*** Opening of Given text ***

Am 06.05.20 um 16:46 schrieb Andreas Schneider via samba-technical:
> On Wednesday, 6 May 2020 16:08:03 CEST Stefan Metzmacher via samba-technical 
> wrote:
>> Am 06.05.20 um 14:41 schrieb Anoop C S:
>>> On Wed, 2020-05-06 at 12:33 +0200, Stefan Metzmacher wrote:
>>>> Hi Anoop,
>>>>
>>>>> I could reproduce the difference in SHA256 checksum after copying a
>>>>> directory with 100 copies of test file(provided by reporter) from
>>>>> io_uring VFS module enabled share using Windows explorer(right-
>>>>> click-
>>>>>
>>>>>> copy/paste). Only 5 out of 100 files had correct checksum after
>>>>>> copy
>>>>>
>>>>> operation :-/
>>>>
>>>> Great! Can you please try to collect level 1 log files with
>>>> the patch https://bugzilla.samba.org/attachment.cgi?id=15955
>>>> applied?
>>>
>>> I have attached three log files.
>>> log.io_uring.smbd -- Copy using Windows explorer
>>> log.io_uring-mget.smd -- Copy using smbclient
>>> log.io_uring-powershell.smd -- Copy using `Copy-Item`
>>
>> Thanks! All of them show short reads like:
>>> [2020/05/06 17:27:28.130248,  1]
>>> ../../source3/modules/vfs_io_uring.c:103(vfs_io_uring_finish_req)> 
>>>   vfs_io_uring_finish_req: pread ofs=0 (0x0) len=32768 (0x8000)
>>>   nread=32768 (0x32768) eof=10000000 (0x989680) blks=4096 blocks=19536
>>>   dir/1.bin fnum 1607026405> 
>>> [2020/05/06 17:27:28.131049,  1]
>>> ../../source3/modules/vfs_io_uring.c:103(vfs_io_uring_finish_req)> 
>>>   vfs_io_uring_finish_req: pread ofs=9969664 (0x982000) len=30336 (0x7680)
>>>   nread=30336 (0x30336) eof=10000000 (0x989680) blks=4096 blocks=19536
>>>   dir/1.bin fnum 1607026405> 
>>> [2020/05/06 17:27:28.133679,  1]
>>> ../../source3/modules/vfs_io_uring.c:103(vfs_io_uring_finish_req)> 
>>>   vfs_io_uring_finish_req: pread ofs=61440 (0xf000) len=32768 (0x8000)
>>>   nread=32768 (0x32768) eof=10000000 (0x989680) blks=4096 blocks=19536
>>>   dir/1.bin fnum 1607026405> 
>>> [2020/05/06 17:27:28.140184,  0]
>>> ../../source3/modules/vfs_io_uring.c:88(vfs_io_uring_finish_req)> 
>>>   vfs_io_uring_finish_req: Invalid pread ofs=0 (0x0) len=1048576
>>>   (0x100000) nread=32768 (0x32768) eof=10000000 (0x989680) blks=4096
>>>   blocks=19536 dir/1.bin fnum 1607026405
>> It seems the first request is at ofs=0 len=32768 (0x8000) and we get
>> 32768 back.
>> A follow up request with ofs=0 len=1048576 (0x100000) only gets the
>> first 32768 bytes which are already in the page cache.

*** Close of Given text ***
*** Opening of Available data ***

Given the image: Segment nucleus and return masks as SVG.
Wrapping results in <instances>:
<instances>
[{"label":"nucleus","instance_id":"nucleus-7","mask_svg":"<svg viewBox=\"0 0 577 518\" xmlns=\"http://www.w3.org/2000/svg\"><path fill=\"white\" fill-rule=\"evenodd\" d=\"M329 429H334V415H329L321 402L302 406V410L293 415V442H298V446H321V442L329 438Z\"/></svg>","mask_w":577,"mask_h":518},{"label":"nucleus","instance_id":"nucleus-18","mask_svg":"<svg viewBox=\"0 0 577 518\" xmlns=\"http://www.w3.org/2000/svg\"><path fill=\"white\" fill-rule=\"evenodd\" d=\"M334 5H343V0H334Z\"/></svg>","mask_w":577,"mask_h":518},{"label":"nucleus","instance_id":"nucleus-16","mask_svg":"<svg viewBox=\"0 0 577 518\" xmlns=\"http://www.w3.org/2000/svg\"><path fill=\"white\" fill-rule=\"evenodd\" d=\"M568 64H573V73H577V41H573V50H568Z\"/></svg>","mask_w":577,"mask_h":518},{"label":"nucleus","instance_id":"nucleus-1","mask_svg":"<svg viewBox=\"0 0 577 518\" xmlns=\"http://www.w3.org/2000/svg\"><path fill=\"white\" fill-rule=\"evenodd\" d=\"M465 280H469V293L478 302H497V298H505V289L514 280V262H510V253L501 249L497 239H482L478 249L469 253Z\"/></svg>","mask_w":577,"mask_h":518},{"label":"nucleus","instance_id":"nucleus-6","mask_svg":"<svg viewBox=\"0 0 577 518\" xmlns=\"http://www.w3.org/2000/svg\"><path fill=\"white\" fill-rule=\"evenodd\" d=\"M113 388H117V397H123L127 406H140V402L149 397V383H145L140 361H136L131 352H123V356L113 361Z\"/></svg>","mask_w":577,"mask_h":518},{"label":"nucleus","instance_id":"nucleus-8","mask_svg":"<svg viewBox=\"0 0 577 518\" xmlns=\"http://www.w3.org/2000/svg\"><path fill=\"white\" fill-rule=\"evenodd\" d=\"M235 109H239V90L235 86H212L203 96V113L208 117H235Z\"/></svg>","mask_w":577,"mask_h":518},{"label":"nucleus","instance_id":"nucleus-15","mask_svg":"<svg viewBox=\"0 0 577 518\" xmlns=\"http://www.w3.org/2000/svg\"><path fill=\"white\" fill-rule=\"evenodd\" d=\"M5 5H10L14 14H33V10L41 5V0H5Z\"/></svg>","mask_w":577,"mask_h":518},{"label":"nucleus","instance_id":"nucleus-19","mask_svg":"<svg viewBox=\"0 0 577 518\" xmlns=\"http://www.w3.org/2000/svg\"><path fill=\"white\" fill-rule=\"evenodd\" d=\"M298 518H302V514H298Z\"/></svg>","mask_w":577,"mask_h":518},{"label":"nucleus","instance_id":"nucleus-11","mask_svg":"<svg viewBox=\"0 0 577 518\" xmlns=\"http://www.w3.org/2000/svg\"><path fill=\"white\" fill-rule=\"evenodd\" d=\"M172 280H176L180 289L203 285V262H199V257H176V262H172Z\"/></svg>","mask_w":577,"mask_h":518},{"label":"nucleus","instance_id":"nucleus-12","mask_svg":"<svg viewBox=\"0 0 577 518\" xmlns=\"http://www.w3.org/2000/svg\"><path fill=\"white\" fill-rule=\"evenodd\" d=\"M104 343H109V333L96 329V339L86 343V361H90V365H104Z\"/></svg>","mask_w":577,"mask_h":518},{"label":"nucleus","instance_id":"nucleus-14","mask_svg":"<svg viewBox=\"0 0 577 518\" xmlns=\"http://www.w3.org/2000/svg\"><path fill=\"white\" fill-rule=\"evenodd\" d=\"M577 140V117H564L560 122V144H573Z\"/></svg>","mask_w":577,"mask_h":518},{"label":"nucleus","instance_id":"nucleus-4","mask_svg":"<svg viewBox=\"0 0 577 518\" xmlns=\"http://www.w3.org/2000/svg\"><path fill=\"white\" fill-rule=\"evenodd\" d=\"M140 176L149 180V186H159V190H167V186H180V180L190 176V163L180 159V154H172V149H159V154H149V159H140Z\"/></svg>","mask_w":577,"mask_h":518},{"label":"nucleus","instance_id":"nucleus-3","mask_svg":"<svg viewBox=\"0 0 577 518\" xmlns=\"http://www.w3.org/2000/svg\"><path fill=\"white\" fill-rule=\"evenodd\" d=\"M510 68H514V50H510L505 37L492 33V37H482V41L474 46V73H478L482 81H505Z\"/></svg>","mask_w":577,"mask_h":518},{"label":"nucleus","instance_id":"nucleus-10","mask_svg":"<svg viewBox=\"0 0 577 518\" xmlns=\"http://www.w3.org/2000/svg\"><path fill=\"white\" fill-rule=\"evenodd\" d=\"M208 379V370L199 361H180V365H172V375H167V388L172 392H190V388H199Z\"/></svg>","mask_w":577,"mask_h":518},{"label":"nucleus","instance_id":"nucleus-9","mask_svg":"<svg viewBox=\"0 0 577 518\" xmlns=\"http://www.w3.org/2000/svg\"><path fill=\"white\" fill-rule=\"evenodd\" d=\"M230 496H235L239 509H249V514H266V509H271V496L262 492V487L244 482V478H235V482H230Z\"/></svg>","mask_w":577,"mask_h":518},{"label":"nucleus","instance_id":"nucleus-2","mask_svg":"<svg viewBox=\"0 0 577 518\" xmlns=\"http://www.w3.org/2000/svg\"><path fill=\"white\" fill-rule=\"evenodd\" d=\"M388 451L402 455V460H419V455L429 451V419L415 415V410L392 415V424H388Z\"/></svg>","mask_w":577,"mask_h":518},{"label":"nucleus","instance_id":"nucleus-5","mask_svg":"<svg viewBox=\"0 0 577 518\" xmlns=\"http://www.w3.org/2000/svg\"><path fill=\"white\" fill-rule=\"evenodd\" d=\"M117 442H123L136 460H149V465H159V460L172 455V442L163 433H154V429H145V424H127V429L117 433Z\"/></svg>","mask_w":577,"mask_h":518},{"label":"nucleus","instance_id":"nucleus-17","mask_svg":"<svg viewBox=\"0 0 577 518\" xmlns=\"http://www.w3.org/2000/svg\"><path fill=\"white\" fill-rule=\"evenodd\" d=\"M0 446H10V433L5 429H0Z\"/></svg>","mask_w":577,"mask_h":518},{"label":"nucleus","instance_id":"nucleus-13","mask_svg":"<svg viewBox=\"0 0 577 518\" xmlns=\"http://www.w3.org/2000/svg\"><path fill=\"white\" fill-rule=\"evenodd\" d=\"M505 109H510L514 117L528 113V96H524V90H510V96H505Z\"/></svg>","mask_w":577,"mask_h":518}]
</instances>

*** Close of Available data ***

Aim of the task >>
In the Samba mailing-list excerpt, how many of the 100 copied files had the correct checksum after the copy?

Answer to this exercise >>
Only 5 of the 100 files.